Recorded data:
####

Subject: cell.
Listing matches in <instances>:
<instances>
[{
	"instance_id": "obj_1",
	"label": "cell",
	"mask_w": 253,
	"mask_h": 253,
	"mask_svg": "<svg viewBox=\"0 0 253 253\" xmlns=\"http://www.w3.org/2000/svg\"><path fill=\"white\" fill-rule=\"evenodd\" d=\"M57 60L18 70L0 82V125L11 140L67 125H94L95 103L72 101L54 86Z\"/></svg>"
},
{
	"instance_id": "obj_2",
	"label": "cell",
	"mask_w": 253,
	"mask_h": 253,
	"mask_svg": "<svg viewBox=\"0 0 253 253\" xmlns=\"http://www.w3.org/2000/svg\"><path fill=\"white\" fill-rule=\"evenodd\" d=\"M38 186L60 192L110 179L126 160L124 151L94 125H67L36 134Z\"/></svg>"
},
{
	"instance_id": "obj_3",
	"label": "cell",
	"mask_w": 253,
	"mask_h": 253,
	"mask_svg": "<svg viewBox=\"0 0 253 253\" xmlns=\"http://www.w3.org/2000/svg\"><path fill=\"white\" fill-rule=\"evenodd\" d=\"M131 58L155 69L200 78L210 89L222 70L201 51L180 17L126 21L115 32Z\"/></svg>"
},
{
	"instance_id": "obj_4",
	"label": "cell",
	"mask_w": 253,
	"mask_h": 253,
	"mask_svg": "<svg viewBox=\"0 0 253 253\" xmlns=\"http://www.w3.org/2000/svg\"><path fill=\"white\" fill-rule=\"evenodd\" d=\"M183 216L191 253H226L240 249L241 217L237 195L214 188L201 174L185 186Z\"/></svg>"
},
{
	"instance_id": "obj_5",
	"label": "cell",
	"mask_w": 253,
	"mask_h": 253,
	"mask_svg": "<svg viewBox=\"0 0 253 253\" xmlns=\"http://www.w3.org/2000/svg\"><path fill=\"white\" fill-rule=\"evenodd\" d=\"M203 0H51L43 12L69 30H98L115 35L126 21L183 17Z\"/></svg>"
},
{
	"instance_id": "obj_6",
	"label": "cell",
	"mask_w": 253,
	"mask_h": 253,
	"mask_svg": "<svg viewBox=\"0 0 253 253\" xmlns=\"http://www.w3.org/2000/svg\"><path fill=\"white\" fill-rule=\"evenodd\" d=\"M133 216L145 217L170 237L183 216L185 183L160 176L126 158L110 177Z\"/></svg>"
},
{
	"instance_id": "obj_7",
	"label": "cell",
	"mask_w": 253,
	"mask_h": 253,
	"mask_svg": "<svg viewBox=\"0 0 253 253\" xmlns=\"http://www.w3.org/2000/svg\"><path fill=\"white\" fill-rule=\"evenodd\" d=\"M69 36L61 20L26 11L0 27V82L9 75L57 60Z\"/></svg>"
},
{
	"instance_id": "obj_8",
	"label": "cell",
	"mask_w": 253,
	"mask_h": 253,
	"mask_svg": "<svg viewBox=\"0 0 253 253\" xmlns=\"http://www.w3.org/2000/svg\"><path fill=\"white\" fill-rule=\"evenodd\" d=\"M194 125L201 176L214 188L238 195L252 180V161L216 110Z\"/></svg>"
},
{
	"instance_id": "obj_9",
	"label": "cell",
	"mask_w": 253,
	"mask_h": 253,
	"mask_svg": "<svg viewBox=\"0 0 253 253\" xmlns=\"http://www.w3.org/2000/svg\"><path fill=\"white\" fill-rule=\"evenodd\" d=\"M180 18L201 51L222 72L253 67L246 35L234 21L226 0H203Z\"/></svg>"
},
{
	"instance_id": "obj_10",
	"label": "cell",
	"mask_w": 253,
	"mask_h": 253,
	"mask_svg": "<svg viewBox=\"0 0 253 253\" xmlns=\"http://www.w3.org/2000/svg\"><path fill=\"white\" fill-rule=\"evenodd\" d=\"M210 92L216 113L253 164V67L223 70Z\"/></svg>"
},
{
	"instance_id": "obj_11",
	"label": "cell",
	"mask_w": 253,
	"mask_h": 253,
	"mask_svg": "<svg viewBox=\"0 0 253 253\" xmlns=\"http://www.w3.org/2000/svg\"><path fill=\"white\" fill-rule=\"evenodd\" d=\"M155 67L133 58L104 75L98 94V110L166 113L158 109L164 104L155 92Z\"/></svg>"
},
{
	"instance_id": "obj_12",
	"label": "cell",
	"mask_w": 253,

####

→ **Exercise prompt**
Please count the lines of the data above that contain the string "instances", and reply with that number alone.

→ **Correct output**
2